Understanding Electromagnetic Waves in a Vacuum

[TheRedDevil18]

Homework Statement

A plane harmonic electromagnetic wave of amplitude E_o and frequency w_o is traveling in the positive x direction in a vacuum. It is linearly polarized with its plane of vibration at 45 degrees to the xy plane and the electric field is zero when x=0 and t=0

a) Make a sketch showing the polarization and propagation direction of the wave. Include the directions of E,B and the Poynting vector in the sketch

b) Write an expression for the electric field of the wave

c) Write an expression for the magnetic field of the wave

Homework Equations

The Attempt at a Solution

a)

b) kx = kcos(45), ky = ksin(45), phase angle = cos(x) = 0, therefore x must equal pi/2

E = E_oCos(sqrt(2)/2*kx +sqrt(2)/2*ky - w_ot + pi/2)

c) B = E_o/c*Cos(sqrt(2)/2*kx +sqrt(2)/2*ky - w_ot + pi/2)

Have I done this correctly and is my sketch correct ?

 

[mfb]

3D diagrams are always tricky, but the direction of S looks odd and the direction of k is wrong.
What does "travels in x-direction" tell you about k and possible polarization axes?

Why do E and B depend on y?

 

[TheRedDevil18]

3D diagrams are always tricky, but the direction of S looks odd and the direction of k is wrong.
What does "travels in x-direction" tell you about k and possible polarization axes?

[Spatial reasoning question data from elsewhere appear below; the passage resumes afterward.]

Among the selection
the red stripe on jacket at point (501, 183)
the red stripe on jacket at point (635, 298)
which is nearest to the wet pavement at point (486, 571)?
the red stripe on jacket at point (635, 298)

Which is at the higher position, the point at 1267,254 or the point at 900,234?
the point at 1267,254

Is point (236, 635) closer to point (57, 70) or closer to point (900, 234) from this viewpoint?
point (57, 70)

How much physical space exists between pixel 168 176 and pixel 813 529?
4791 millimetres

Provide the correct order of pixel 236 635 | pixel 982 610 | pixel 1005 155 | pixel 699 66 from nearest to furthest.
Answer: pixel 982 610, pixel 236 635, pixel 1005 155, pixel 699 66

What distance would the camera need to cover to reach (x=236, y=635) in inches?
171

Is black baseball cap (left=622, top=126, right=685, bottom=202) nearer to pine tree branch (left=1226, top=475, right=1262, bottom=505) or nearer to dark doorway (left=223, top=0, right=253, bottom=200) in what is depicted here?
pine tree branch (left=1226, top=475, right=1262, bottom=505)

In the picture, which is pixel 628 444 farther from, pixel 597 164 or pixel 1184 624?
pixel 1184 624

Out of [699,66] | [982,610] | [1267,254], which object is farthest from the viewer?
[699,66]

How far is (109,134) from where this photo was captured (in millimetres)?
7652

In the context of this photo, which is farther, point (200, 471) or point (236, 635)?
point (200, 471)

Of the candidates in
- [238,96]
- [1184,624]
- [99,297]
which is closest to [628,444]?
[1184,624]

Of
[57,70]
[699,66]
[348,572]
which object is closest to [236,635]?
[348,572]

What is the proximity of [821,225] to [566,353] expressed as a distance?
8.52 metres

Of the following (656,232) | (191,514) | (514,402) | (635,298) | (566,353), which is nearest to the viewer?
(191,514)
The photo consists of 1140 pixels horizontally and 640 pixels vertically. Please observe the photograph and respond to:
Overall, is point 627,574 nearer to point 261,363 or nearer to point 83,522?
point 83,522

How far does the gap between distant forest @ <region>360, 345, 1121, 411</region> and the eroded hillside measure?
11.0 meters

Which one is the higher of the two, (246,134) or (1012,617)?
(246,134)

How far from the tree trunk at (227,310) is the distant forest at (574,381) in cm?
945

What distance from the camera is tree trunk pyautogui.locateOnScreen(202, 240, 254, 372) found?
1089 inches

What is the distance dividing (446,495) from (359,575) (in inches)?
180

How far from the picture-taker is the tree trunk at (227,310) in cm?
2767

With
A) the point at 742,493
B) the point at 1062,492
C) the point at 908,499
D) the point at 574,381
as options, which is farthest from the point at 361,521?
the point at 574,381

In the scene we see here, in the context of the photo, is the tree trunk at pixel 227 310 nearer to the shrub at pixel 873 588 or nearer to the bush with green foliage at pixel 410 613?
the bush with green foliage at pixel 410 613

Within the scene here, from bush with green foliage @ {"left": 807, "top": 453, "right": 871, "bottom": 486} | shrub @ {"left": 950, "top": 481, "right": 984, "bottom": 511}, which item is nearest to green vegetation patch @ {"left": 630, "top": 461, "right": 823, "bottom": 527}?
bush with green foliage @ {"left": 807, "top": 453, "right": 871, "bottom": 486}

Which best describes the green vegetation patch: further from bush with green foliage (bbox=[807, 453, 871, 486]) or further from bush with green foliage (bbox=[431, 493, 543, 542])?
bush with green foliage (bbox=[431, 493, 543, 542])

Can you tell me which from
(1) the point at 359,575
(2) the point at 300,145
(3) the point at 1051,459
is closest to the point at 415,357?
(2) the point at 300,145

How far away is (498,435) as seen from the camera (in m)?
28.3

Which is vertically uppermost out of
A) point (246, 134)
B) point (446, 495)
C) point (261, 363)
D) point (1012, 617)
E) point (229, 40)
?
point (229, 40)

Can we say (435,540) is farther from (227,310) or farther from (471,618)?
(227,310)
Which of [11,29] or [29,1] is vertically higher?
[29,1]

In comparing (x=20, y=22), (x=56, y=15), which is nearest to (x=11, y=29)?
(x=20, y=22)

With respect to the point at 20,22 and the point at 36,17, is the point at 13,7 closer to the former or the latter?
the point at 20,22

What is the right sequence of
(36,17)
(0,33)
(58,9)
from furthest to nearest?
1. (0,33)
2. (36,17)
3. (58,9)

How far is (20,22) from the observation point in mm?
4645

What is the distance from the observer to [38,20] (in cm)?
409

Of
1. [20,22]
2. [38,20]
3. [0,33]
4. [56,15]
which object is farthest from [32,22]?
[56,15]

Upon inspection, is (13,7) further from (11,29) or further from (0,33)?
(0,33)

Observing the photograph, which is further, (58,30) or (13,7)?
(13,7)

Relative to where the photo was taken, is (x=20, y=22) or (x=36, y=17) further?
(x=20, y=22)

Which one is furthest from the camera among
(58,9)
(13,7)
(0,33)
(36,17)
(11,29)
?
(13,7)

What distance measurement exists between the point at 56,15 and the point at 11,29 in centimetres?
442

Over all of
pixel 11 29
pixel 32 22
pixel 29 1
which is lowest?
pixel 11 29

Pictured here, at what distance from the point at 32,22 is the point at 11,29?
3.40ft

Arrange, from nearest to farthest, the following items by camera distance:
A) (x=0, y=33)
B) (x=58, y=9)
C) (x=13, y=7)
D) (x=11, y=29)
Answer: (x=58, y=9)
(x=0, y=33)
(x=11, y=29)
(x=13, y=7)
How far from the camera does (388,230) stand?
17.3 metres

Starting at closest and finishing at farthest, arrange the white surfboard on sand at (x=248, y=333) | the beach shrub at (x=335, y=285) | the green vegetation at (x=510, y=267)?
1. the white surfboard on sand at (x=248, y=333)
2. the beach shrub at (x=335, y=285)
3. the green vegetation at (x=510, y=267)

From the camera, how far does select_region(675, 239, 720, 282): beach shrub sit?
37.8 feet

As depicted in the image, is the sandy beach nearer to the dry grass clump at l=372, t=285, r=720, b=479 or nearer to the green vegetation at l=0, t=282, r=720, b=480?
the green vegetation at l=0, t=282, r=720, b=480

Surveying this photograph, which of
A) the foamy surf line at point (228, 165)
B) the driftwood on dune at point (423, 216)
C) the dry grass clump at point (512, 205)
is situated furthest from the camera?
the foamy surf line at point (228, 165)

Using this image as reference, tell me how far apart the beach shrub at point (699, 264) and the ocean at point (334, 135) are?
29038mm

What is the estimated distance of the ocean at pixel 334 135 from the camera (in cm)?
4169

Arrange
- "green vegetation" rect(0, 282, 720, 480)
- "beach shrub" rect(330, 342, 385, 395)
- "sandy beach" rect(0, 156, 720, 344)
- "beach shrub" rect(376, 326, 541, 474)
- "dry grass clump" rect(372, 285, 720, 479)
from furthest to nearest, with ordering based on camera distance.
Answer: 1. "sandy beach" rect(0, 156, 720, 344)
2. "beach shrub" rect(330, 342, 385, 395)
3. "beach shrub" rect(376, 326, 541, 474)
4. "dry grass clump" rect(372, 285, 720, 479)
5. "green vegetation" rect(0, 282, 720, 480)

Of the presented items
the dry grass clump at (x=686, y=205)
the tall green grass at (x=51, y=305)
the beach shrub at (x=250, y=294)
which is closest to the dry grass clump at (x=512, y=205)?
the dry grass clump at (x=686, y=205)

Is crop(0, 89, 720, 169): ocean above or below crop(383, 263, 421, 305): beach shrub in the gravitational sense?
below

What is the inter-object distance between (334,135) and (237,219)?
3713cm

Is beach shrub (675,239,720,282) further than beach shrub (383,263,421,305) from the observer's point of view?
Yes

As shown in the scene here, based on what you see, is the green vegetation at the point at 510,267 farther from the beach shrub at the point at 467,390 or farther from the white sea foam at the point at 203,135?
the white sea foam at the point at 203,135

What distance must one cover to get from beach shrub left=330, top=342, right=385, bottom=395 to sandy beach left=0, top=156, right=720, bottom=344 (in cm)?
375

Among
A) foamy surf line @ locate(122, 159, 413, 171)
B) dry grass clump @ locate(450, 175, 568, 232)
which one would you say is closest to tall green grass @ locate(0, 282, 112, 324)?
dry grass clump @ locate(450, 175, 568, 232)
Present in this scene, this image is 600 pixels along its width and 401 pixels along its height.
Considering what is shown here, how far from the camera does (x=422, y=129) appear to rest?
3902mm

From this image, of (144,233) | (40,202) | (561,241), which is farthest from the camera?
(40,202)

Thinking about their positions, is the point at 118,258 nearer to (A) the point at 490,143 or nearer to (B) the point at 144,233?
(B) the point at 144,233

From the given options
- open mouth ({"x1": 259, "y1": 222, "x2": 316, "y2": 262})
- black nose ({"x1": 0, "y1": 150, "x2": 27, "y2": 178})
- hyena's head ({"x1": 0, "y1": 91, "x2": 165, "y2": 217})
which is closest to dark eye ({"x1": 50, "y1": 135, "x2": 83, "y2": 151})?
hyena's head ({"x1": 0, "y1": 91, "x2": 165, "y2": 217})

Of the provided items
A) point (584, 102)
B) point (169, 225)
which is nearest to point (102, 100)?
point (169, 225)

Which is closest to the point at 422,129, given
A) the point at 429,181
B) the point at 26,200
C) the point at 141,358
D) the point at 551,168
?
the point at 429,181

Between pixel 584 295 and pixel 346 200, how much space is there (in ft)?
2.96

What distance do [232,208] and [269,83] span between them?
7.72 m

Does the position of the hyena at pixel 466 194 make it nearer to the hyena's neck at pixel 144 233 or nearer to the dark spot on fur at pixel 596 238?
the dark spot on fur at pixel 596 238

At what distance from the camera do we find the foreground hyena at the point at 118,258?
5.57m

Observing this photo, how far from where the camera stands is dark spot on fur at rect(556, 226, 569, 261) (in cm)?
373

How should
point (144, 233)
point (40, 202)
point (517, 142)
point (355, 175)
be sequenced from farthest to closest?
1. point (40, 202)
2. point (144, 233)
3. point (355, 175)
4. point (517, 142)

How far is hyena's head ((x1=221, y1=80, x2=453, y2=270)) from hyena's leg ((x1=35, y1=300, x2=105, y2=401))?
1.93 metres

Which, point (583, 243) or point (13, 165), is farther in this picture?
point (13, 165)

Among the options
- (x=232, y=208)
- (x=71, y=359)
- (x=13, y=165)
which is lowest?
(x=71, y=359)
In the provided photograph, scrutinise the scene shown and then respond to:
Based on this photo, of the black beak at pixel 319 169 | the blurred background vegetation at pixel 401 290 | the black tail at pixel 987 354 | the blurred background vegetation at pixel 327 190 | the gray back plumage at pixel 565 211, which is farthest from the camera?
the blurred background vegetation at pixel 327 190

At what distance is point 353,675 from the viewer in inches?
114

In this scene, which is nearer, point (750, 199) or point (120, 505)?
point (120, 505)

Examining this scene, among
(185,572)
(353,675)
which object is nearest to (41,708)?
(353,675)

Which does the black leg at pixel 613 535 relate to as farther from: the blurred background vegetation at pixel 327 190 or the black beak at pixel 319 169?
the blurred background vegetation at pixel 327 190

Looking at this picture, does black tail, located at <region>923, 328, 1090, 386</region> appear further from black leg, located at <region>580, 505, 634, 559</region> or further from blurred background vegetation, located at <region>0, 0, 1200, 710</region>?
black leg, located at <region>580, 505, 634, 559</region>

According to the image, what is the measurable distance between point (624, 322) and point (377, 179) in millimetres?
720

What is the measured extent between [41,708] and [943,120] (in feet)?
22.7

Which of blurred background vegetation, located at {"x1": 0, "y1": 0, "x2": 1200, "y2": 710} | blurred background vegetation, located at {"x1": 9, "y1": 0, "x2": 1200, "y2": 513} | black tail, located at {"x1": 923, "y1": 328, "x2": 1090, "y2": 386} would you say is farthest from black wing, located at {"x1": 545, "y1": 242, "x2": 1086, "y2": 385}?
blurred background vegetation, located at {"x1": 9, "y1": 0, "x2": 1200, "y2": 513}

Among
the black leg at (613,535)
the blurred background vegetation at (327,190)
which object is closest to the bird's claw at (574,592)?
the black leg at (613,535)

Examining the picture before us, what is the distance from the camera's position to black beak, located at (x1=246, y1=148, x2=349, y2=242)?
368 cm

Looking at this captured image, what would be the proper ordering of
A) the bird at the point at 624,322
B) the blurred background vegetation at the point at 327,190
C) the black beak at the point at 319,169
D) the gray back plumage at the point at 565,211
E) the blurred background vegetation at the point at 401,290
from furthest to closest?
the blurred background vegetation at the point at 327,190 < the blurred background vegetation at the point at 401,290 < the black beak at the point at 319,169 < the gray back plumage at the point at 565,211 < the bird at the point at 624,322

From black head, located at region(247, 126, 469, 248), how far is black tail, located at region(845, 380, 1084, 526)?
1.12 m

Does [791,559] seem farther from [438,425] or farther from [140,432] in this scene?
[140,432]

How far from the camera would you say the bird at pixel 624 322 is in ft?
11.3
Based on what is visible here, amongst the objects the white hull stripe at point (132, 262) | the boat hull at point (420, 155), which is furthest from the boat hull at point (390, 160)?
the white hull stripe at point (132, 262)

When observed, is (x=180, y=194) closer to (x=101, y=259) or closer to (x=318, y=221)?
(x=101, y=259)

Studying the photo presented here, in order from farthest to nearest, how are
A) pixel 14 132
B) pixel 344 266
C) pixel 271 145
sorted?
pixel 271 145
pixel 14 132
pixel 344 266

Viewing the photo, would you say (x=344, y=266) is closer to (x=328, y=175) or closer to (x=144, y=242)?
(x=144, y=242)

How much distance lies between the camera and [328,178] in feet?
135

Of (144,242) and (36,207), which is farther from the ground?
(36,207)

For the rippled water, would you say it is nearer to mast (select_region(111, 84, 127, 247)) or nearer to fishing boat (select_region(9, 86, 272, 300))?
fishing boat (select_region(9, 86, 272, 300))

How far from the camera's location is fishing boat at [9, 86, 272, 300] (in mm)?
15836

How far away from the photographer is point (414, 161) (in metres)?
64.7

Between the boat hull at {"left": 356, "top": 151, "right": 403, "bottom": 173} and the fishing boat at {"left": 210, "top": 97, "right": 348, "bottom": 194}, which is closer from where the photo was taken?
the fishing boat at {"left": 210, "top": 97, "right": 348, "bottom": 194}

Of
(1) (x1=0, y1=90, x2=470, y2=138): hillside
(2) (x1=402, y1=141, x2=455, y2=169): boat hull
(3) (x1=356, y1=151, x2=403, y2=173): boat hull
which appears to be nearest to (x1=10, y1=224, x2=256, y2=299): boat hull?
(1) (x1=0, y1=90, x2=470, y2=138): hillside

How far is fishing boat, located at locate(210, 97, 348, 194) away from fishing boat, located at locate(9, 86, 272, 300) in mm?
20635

Why do E and B depend on y?

I'm not sure where the magnetic field points. Must it always be perpendicular to the E field and direction of propagation ?

 

[mfb]

Looks better. You could draw the angle between E and y to make the direction of E clearer.

Must it always be perpendicular to the E field and direction of propagation ?

Right.

 

[rude man]

b) kx = kcos(45), ky = ksin(45), phase angle = cos(x) = 0, therefore x must equal pi/2

E = E_oCos(sqrt(2)/2*kx +sqrt(2)/2*ky - w_ot + pi/2)

c) B = E_o/c*Cos(sqrt(2)/2*kx +sqrt(2)/2*ky - w_ot + pi/2)

Have I done this correctly and is my sketch correct ?

I'm a bit mystified by your answer to (b) and (c).
E is a vector with y and z components, so is B. Neither has an x component.
I don't see an expression for the vector fields of E or B that I can understand.
Depending on the direction of rotation of the E-B plane, you need to come up with something like
E = E_y j + E_z k
B = B_y j - B_z k
including an expression showing the dependency of the E and B vectors with x and t.
where j and k are unit vectors in the y and z direction resp.
(Don't confuse k with k).
Note the + and - signs above. They get reversed if the rotation is in the other direction.